● TASK DATA
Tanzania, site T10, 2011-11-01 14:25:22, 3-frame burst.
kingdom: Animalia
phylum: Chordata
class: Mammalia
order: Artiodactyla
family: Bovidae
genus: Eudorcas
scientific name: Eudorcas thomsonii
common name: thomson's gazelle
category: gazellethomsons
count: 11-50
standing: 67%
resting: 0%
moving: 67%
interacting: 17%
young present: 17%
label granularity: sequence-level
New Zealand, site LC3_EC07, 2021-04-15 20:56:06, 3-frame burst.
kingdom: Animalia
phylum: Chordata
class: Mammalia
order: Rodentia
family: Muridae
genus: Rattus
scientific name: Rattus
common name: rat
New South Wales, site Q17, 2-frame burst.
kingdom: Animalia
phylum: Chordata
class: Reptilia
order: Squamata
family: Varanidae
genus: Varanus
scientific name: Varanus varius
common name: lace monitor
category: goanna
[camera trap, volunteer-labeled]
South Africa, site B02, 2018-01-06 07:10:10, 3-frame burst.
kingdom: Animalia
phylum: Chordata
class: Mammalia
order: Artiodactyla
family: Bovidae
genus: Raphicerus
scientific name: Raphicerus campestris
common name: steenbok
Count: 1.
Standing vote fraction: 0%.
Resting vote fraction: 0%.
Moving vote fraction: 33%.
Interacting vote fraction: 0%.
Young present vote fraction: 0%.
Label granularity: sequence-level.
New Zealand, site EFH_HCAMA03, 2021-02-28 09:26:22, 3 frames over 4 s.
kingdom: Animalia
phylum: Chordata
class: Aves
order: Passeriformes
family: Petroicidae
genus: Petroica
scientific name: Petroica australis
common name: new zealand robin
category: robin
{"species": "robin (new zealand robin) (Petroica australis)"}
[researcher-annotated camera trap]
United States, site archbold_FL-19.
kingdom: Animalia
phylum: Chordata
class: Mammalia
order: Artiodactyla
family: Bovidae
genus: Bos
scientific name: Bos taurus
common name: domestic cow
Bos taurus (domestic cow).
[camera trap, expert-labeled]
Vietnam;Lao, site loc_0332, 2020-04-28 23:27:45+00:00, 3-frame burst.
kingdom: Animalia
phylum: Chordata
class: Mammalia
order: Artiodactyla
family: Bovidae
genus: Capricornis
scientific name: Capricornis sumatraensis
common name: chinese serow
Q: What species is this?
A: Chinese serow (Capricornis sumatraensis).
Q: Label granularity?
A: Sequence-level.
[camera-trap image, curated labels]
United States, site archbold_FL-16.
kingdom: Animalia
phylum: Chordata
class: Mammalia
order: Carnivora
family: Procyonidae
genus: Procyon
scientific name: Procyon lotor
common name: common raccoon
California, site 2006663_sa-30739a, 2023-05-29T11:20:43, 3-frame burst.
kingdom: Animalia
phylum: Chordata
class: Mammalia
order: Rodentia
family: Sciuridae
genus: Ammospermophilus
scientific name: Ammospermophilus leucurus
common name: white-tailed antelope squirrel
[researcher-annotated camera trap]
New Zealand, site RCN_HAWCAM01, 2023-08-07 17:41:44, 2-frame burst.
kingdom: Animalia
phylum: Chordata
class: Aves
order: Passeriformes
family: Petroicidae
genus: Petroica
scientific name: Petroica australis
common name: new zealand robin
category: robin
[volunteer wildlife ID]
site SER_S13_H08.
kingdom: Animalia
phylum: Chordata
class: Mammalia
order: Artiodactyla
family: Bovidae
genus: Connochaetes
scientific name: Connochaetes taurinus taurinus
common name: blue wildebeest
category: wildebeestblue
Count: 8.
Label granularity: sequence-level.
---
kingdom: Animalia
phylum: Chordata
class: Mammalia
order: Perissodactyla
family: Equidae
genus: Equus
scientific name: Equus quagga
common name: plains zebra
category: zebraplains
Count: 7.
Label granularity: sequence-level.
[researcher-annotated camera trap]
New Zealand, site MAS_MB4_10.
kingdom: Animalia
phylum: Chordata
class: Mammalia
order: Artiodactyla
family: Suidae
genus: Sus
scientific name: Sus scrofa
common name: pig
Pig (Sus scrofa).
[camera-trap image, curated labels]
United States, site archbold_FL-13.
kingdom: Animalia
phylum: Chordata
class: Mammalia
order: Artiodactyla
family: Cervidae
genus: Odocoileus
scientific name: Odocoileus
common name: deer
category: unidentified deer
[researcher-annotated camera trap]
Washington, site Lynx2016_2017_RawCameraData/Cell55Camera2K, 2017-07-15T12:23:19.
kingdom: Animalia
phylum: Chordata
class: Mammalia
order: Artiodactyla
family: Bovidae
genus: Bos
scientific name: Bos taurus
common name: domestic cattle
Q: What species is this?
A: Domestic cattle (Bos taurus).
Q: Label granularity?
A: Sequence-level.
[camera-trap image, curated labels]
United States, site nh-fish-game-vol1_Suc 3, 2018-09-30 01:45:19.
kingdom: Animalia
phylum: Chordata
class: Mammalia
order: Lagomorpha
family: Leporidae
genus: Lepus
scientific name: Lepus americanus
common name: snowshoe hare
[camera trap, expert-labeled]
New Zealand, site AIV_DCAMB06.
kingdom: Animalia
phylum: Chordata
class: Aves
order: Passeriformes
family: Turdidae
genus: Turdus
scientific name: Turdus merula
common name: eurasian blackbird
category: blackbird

● ASSIGNED TASK
Take from the material above every line that includes the word "burst".

● RESULT
Tanzania, site T10, 2011-11-01 14:25:22, 3-frame burst.
New Zealand, site LC3_EC07, 2021-04-15 20:56:06, 3-frame burst.
New South Wales, site Q17, 2-frame burst.
South Africa, site B02, 2018-01-06 07:10:10, 3-frame burst.
Vietnam;Lao, site loc_0332, 2020-04-28 23:27:45+00:00, 3-frame burst.
California, site 2006663_sa-30739a, 2023-05-29T11:20:43, 3-frame burst.
New Zealand, site RCN_HAWCAM01, 2023-08-07 17:41:44, 2-frame burst.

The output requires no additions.